## EXTRAIT DU DOCUMENT:
————————

À propos de Jérôme Garcin et de la liberté critique
Esprit critique, es-tu là ?
L’ouvrage de Jérôme Garcin Nos dimanches soir est un ensemble de vignettes qui retracent de façon lumineuse et saisissante l’histoire de l’émission Le Masque et la Plume. Mais on ne peut s’empêcher, en lisant ces pages, d’entendre au loin la voix de Destouches et sa fameuse formule : « La critique est aisée et l’art est difficile ».
Nous avons déjà dit ailleurs tout le bien qu’il convenait de penser du livre de Jérôme Garcin Nos dimanches soir, évocation, sous forme de lexique, de soixante années de Masque et la Plume, la plus ancienne de toutes les émissions de France Inter. La réédition en poche de cet ouvrage est d’autant plus appréciable qu’elle a été l’occasion de corriger dans le titre une faute de français : le mot soir était au pluriel dans l’édition originale, accord prôné, sauf erreur, par les tenants d’une orthographe moderne, mais pour le moins malencontreux lorsque littérature et culture sont au cœur du sujet. Bien sûr, on ne saurait tout avoir : dans le texte proprement dit reste une construction plus que douteuse du verbe préférer, mais l’auteur répondra sans doute qu’on la trouve chez Stendhal et qu’on lui fait là un mauvais procès.
De fait, ce n’est pas sur de telles broutilles qu’il convient d’engager le débat, mais sur une question de fond qu’il aborde lui-même dans l’ouvrage et qui en amène aussitôt une autre. On connaît le principe du Masque : un animateur et, autour de lui, quatre ou cinq critiques pour commenter, chaque dimanche soir, l’actualité littéraire ou théâtrale ou cinématographique. L’animateur est donc aujourd’hui Jérôme Garcin. Il succède entre autres à François-Régis Bastide et à Pierre Bouteiller, mais, de son propre aveu, il entend se différencier de ceux-ci en étant juge et partie. Avant lui, les meneurs de jeu se contentaient de présenter tel livre ou tel film en en fournissant un résumé assez bref, laissant aux critiques le soin d’entamer la discussion ; lui a décidé d’ajouter à ce résumé son propre jugement, n’hésitant pas à massacrer d’emblée un film ou un livre si le cœur lui en dit. On pourra s’étonner qu’un juge puisse exercer ainsi les fonctions de bourreau, surtout quand ce juge ne dédaigne pas de publier lui-même, et qui plus est très fréquemment, des livres, mais on ne saurait lui reprocher de dissimuler ce statut de cumulard, puisque, encore une fois, il le revendique haut et fort.
Mais les choses se compliquent dans la manière qu’il a d’énoncer ses verdicts. Tout critique a le droit et le devoir de dire du mal d’une œuvre quand il estime en son âme et conscience que celle-ci ne vaut pas grand-chose ‒ n’est-ce pas d’ailleurs ce qu’il nous arrive de faire sur ce site ? ‒, mais tout critique devrait savoir aussi que, sauf cas exceptionnel, il juge une œuvre et non pas un homme. Nous avions formé le vœu, lorsque nous avions rendu compte de l’édition originale de Nos dimanches soir[s], de voir Jérôme Garcin manifester autant d’humanité en animant son émission qu’il l’avait fait dans son ouvrage, qui se compose de portraits, de récits, voire d’anecdotes souvent très émouvants. Las ! notre vœu n’a pas été exaucé.

————————

## EXTRAITS DE DONNÉES:
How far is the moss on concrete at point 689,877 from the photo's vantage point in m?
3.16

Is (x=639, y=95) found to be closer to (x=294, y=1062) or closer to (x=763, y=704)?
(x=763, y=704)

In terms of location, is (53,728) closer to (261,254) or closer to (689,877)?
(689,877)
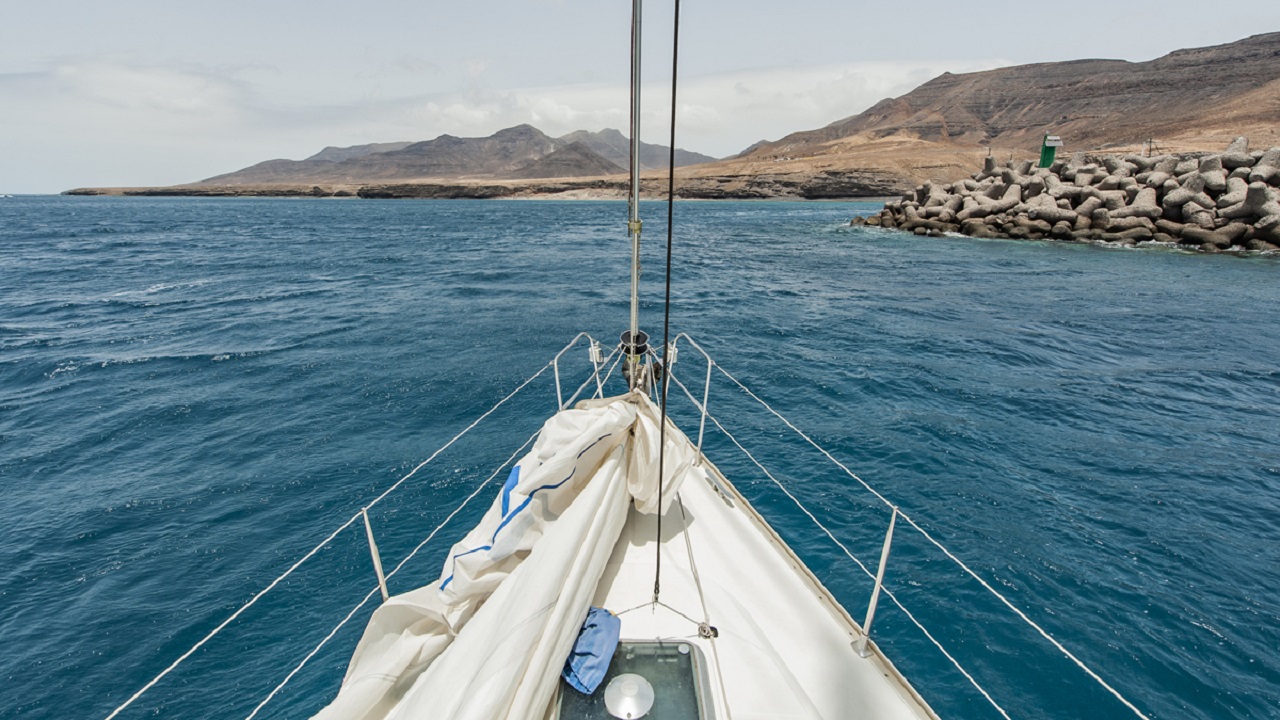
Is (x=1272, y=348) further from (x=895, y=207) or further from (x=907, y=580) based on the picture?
(x=895, y=207)

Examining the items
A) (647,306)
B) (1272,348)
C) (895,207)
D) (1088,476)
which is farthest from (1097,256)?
(1088,476)

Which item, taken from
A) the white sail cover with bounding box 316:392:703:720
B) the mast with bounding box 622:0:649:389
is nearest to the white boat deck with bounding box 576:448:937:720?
the white sail cover with bounding box 316:392:703:720

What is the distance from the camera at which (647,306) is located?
22281 millimetres

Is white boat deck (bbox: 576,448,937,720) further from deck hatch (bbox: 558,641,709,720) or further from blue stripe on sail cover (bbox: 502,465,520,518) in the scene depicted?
blue stripe on sail cover (bbox: 502,465,520,518)

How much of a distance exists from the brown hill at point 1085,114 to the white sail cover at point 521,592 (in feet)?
251

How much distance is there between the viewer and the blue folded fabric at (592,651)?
3131 mm

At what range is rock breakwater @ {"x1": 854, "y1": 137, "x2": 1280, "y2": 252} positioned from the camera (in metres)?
30.5

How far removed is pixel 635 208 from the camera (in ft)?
15.2

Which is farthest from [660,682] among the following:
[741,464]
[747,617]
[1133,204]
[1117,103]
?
[1117,103]

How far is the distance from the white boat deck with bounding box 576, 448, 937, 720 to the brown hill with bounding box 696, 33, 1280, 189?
249 feet

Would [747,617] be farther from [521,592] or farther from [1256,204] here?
[1256,204]

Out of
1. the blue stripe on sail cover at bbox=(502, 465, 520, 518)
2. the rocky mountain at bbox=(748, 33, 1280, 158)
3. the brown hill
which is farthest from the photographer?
the rocky mountain at bbox=(748, 33, 1280, 158)

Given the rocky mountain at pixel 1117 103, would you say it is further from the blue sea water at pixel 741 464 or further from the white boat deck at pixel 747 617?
the white boat deck at pixel 747 617

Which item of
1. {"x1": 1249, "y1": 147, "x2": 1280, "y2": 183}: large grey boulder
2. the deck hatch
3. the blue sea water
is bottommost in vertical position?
the blue sea water
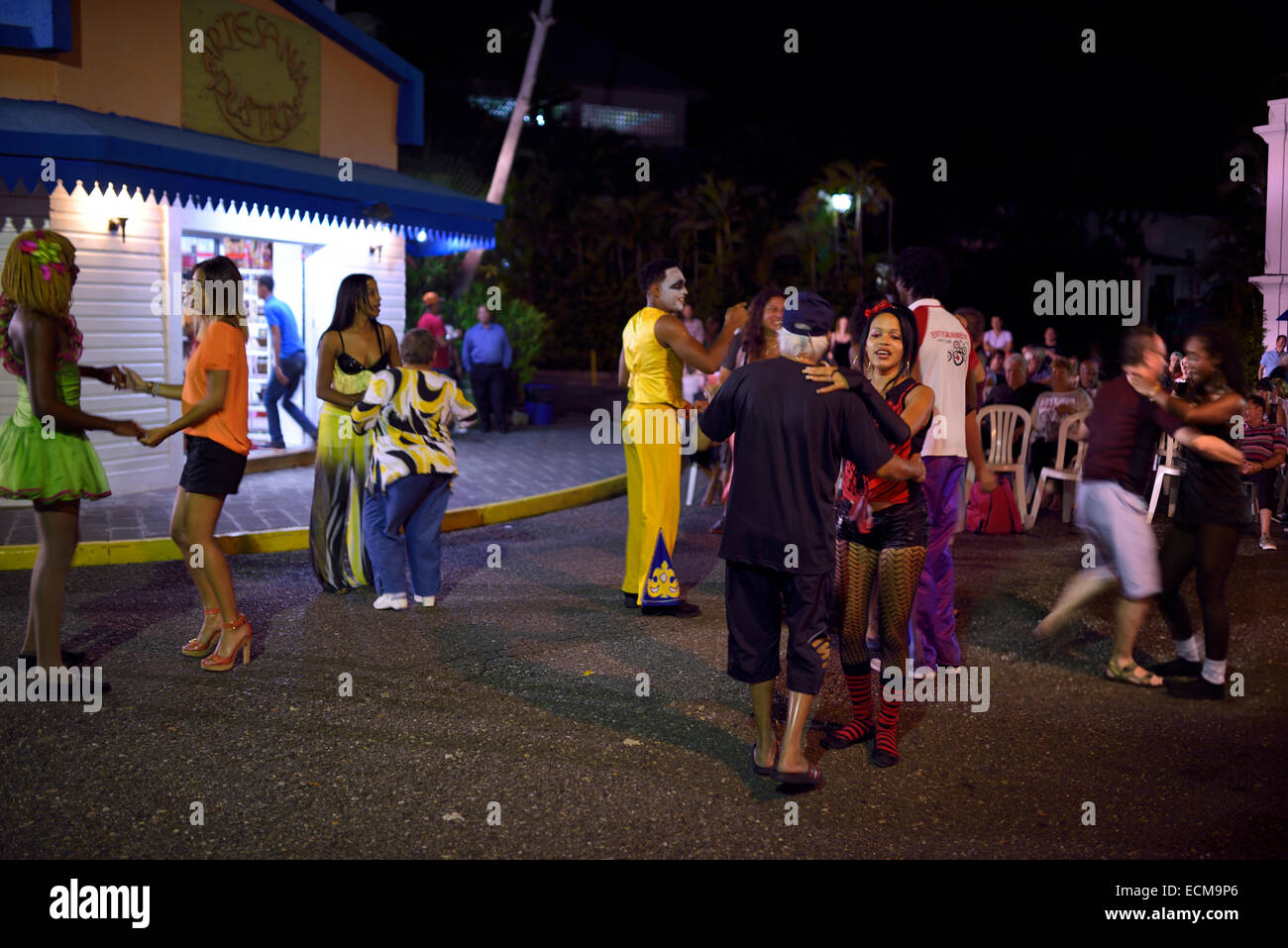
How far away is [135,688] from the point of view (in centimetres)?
581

————————

## EXERCICES PROPOSÉS:
• 1. Relevez toutes les personnes nommées dans l'extrait sur Le Masque et la Plume.
• 2. Affichez chacune des lignes qui contient la chaîne « hill ».

## CORRIGÉ DES EXERCICES:
• 1. Jérôme Garcin, Destouches, Stendhal, François-Régis Bastide, Pierre Bouteiller

• 2.
How much of a distance exists from the brown hill at point 1085,114 to the white sail cover at point 521,592 (in feet)?
How far is the distance from the white boat deck with bounding box 576, 448, 937, 720 to the brown hill with bounding box 696, 33, 1280, 189?
3. the brown hill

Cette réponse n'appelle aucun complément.